- WHAT YOU WILL DO -
Write out the data exactly, please, and omit the pictures.

- MATERIAL SUPPLIED -
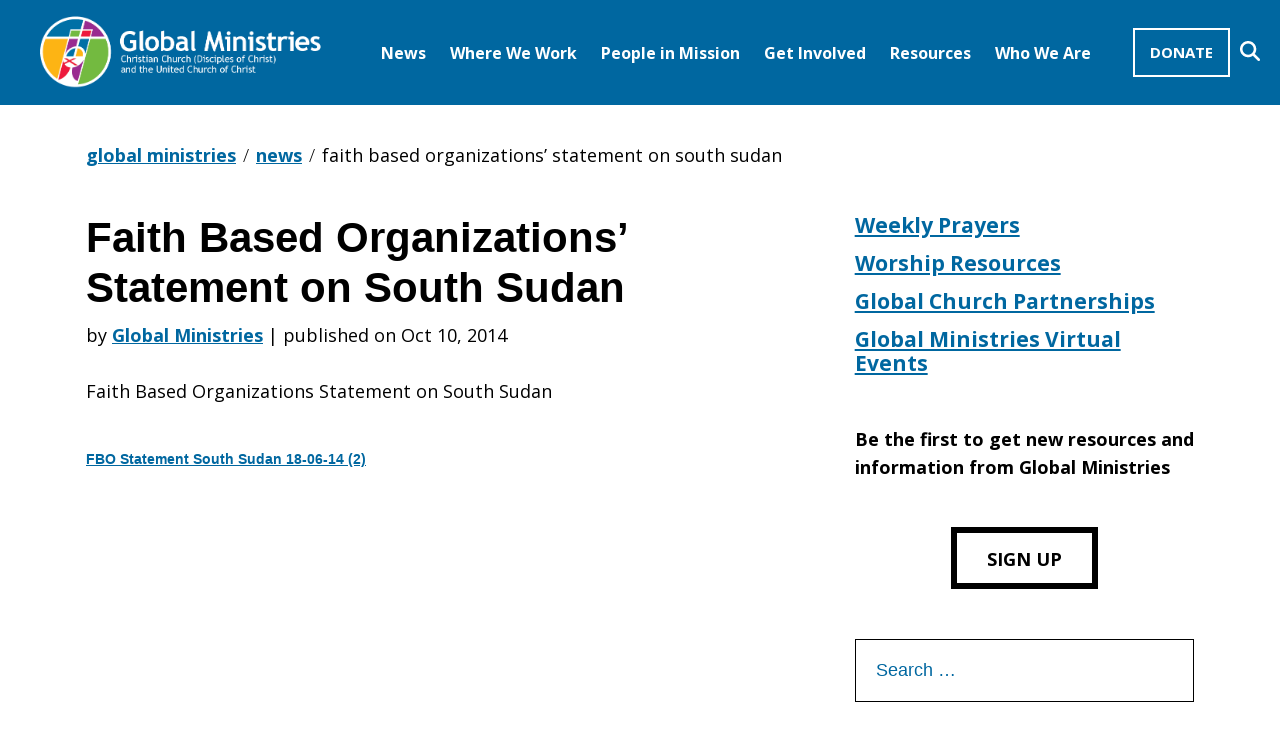

--- FILE ---
content_type: image/svg+xml
request_url: https://www.globalministries.org/wp-content/uploads/2024/12/x-twitter-brands-solid-1.svg
body_size: -210
content:
<?xml version="1.0" encoding="UTF-8"?>
<svg xmlns="http://www.w3.org/2000/svg" viewBox="0 0 512 512">
  <path fill="white" d="M389.2 48h70.6L305.6 224.2 487 464H345L233.7 318.6 106.5 464H35.8L200.7 275.5 26.8 48H172.4L272.9 180.9 389.2 48zM364.4 421.8h39.1L151.1 88h-42L364.4 421.8z"></path>
</svg>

- EXPECTED ANSWER -
--- FILE ---
content_type: image/svg+xml
request_url: https://www.globalministries.org/wp-content/uploads/2024/12/x-twitter-brands-solid-1.svg
body_size: -210
content:
<?xml version="1.0" encoding="UTF-8"?>
<svg xmlns="http://www.w3.org/2000/svg" viewBox="0 0 512 512">
  <path fill="white" d="M389.2 48h70.6L305.6 224.2 487 464H345L233.7 318.6 106.5 464H35.8L200.7 275.5 26.8 48H172.4L272.9 180.9 389.2 48zM364.4 421.8h39.1L151.1 88h-42L364.4 421.8z"></path>
</svg>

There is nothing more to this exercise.